2022 Reading — November

Simple Passion by Annie Ernaux

Simple Passion by Annie Ernaux (translated from French by Tanya Leslie) is a short book that takes a deep dive into the impact passion can have on a life, and most likely I would not have come to this book if the author had not won the Nobel Prize in 2022. The narrator—one assumes the book is fiction, but maybe not—is a French woman who is having an affair with a married man, a foreigner, who is temporarily living in Paris. She is obsessed, although perhaps more with her own passion than with the man. She waits for his phone calls announcing a coming visit, she thinks of him when choosing what to wear, and so on. It’s all about the trysts that may or may not be coming. Eventually, the man returns to his country, as she has known he would, but that doesn’t stop her from thinking of him. I plan to re-read this book (and I’ve picked up another by the author) because the intensity of the narrator’s feeling is worth examining more closely.

Blooming Fiascoes by Ellen Hagan

Blooming Fiascoes by Ellen Hagan is a collection of poetry published last year by Northwestern University Press, which is how I came to have a copy. I do appreciate poetry, and in these poems I found the subject matter—a fair amount of personal issues and family—to be understandable, but the language off-putting. Instead of sentences, the poems are made up, often, of fragments and sometimes the fragments include words that in juxtaposition don’t seem to make sense. For example: “I feel full-on gravity. Float. Unadjusted./ Unaccustomed. Raid style showoff. Stunted/ & stunting. If I must. Say foundational. Some-/ times I mother gold & the world & you & your/  lost tooth & empty gums. Showoff. I shake/ your accustomed foundations. Foundational.” Those lines are typical of her style and I didn’t care for it. Also, the poems all use the ampersand instead of “and” and I find that annoying. Sorry, poets, I just do.
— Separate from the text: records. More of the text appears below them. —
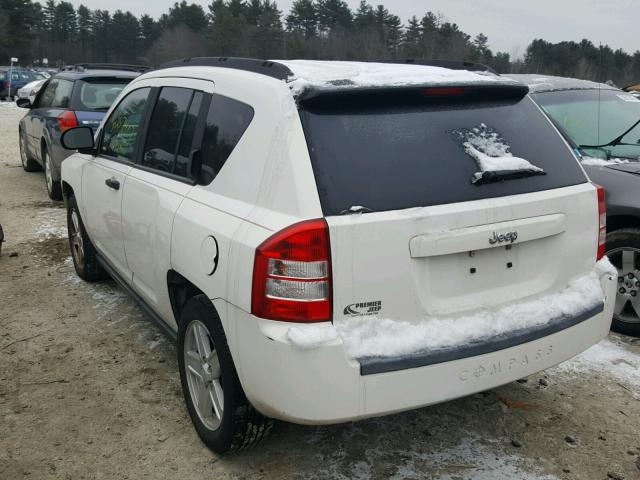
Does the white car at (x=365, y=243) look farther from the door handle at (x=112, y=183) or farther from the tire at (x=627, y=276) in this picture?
the tire at (x=627, y=276)

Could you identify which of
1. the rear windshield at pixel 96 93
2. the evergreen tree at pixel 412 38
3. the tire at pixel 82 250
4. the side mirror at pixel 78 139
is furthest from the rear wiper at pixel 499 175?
the evergreen tree at pixel 412 38

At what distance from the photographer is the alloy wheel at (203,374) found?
9.59 feet

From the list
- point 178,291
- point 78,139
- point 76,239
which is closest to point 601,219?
point 178,291

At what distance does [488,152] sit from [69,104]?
23.4ft

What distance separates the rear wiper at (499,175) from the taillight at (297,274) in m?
0.74

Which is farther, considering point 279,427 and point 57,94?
point 57,94

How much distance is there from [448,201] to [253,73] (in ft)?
3.51

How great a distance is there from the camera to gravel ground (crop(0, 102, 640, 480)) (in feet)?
9.68

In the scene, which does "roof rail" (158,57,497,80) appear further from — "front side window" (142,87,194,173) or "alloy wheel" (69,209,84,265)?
"alloy wheel" (69,209,84,265)

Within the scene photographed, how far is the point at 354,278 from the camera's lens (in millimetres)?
2346

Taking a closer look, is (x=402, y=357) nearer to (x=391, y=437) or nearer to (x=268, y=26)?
(x=391, y=437)

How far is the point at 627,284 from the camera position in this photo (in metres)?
4.32

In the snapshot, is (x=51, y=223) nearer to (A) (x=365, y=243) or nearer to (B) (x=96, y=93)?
(B) (x=96, y=93)

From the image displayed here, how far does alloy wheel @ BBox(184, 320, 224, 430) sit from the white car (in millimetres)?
12
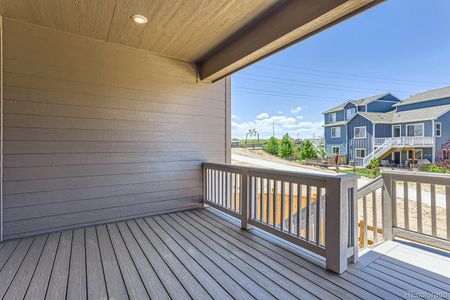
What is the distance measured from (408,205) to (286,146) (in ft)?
17.0

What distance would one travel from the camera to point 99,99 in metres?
2.94

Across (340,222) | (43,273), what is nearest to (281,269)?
(340,222)

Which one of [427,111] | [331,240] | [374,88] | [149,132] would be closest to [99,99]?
[149,132]

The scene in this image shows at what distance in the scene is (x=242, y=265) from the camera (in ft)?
6.28

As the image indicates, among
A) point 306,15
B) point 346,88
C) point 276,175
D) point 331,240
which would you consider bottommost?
point 331,240

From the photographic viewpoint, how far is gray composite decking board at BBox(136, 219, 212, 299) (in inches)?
60.6

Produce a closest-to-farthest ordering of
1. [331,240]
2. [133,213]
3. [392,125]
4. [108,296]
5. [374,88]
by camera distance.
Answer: [108,296] → [331,240] → [133,213] → [392,125] → [374,88]

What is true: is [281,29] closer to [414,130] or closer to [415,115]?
[414,130]

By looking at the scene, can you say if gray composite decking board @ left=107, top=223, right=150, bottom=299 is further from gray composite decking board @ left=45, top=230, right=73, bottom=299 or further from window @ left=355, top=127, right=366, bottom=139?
window @ left=355, top=127, right=366, bottom=139

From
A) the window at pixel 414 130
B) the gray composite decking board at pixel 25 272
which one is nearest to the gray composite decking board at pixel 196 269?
the gray composite decking board at pixel 25 272

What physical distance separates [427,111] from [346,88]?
7186 millimetres

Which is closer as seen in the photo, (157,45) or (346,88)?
(157,45)

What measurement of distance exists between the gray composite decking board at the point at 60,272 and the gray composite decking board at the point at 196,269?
35.7 inches

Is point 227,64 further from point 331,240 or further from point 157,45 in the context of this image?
point 331,240
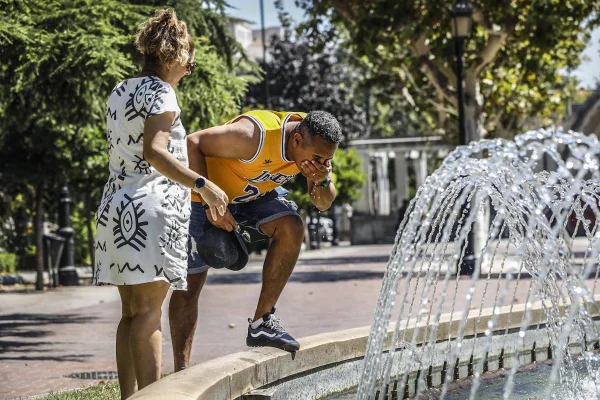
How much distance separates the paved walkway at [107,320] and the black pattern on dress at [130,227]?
2278 mm

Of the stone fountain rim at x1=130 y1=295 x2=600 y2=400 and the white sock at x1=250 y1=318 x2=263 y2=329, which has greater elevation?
the white sock at x1=250 y1=318 x2=263 y2=329

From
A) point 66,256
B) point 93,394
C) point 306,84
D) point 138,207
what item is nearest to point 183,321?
point 93,394

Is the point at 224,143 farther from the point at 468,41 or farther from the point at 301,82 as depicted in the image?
the point at 301,82

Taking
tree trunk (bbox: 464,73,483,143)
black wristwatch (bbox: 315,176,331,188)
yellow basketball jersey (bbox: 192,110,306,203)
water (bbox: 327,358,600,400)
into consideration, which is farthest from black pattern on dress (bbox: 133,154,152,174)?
tree trunk (bbox: 464,73,483,143)

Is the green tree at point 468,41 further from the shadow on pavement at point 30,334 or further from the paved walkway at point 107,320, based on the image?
the shadow on pavement at point 30,334

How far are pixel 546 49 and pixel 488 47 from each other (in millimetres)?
1364

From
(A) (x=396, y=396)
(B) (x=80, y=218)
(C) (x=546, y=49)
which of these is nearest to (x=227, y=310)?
(A) (x=396, y=396)

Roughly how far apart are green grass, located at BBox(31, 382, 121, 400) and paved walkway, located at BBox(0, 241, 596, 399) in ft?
1.40

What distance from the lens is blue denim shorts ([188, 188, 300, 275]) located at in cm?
549

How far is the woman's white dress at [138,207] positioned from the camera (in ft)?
14.6

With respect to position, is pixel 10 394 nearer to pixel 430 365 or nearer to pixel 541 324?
pixel 430 365

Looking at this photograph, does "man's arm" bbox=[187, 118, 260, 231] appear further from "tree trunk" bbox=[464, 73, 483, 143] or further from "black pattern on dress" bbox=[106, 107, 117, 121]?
"tree trunk" bbox=[464, 73, 483, 143]

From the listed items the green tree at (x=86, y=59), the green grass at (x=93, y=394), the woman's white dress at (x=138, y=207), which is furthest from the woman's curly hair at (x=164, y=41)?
the green tree at (x=86, y=59)

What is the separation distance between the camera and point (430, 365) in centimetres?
611
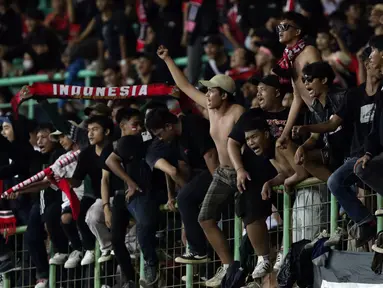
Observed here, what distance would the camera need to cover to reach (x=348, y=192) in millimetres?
11547

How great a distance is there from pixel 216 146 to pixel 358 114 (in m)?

This is How They Tell Me the World Ends by Nicole Perlroth

This is How They Tell Me the World Ends: The Cyber-Weapons Arms Race by Nicole Perlroth is a detailed account of how vulnerable we all are to internet-based hacking with malicious intent. My book club’s selection for November, the book is scary as hell, telling the story of the offensive use of flaws in computer code that has allowed many players—including the U.S.—to wreak havoc with their adversaries. And because computer viruses spread, it’s nearly impossible to prevent those attacks from coming back to haunt the originator. Besides that, finding the flaws in the first place is huge business, and hackers can sell their finds to the highest bidders, many of whom do not have the public’s interest in mind. The last part of the book deals with the attacks on American election systems perpetrated by Russia and others, much of which we heard about during the 2020 campaign and its aftermath. The Epilogue includes concrete steps that should be taken to secure systems, but unfortunately, these aren’t steps individuals can take. We’re all dependent on governments and companies to do the right thing.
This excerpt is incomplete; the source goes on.